Cape Verdean writer and politician (1935–2021)

Onésimo Silveira (February 10, 1935 – April 29, 2021) was a Cape Verdean politician and writer.

==Biography==
As a young poet, Silveira was one of the most prominent critics of the literary elite in Cape Verde. He was associated with the views of the Claridade group, and argued in favour of an African cultural identity of the islands.

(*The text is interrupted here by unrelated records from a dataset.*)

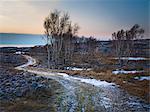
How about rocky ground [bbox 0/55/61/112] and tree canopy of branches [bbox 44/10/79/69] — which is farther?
tree canopy of branches [bbox 44/10/79/69]

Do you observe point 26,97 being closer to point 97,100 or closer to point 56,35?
point 97,100

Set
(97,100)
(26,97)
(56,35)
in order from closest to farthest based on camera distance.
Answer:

Silveira was a student in Uppsala, Sweden, during the 1960s, after having spent a period in China. In Uppsala he had close links with the South Africa Committee of the city, which was crucial for the initiation of solidarity work for the African Party for the Independence of Guinea and Cape Verde (PAIGC) in Sweden. He became the representative of the PAIGC in Sweden. Silveira made several visits to Norway, where he established good relations with the Norwegian Council for Africa and the Norwegian Labour Party, and played a role in the securing of official Norwegian support for the PAIGC in 1972. He also represented the PAIGC during visits to Finland.

Silveira was dismissed from his position as the PAIGC representative in Sweden in November 1972. According to the PAIGC, his dismissal was a disciplinary action due to Silveira's failure to attend a meeting in Guinea-Conakry. However, the organization expressed its gratitude towards Silveira for his work in establishing links between Sweden and the PAIGC. Silveira later worked for the United Nations, representing the U.N. in countries like Somalia, Angola and Mozambique.

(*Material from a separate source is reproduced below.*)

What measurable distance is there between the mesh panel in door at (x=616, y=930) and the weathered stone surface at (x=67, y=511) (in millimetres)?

With the opening of multi-party politics in Cape Verde after 1990, Silveira was hostile to the African Party for the Independence of Cape Verde (PAICV). In November 1998, he formed his own political party, the Labour and Solidarity Party (PTS). He became mayor of the town of Mindelo.

In 2006 he was elected member of parliament as a PAICV candidate.

==Bibliography==
- Toda a gente fala; sim, senhor. Sá da Bandeira: Publicações Imbondeiro, 1960.
- Hora grande; poesia caboverdiana. Nova Lisboa: Publicações Bailunda, 1962.
- Consciencializac̦ão na literatura caboverdiana. Lisboa: Edic̦ão da Casa dos Estudantes do Império, 1963.
- Africa South of the Sahara: Party Systems and Ideologies of Socialism. Stockholm: Rabén och Sjögren, 1976.
- A saga das as-secas e das graças de nossenhor. Portugal: Publicações Europa-América, 1991.
- A tortura em nome do partido único: o PAICV e a sua polícia política: [depoimentos]. [S. Vicente, Cabo Verde]: Edições Terra Nova e Ponto & Vírgula, 1992.
- Contribuição para a construção da democracia em Cabo Verde, (Intervenções). Gráfica do Mindelo, 1994.
- A democracia em Cabo Verde. Extra-colecção. Lisboa: Edições Colibri, 2005.
- Roque, Fátima, Joaquim Alberto Chissano, Onésimo Silveira, and António de Almeida Santos. África, a NEPAD e o futuro. Luanda, Angola: Texto Editores, 2007.
- Poemas do tempo de trevas: Saga (poesia inédita e dispersa) Hora grande (reedição). Praia: Instituto da Biblioteca Nacional e do Livro, 2008.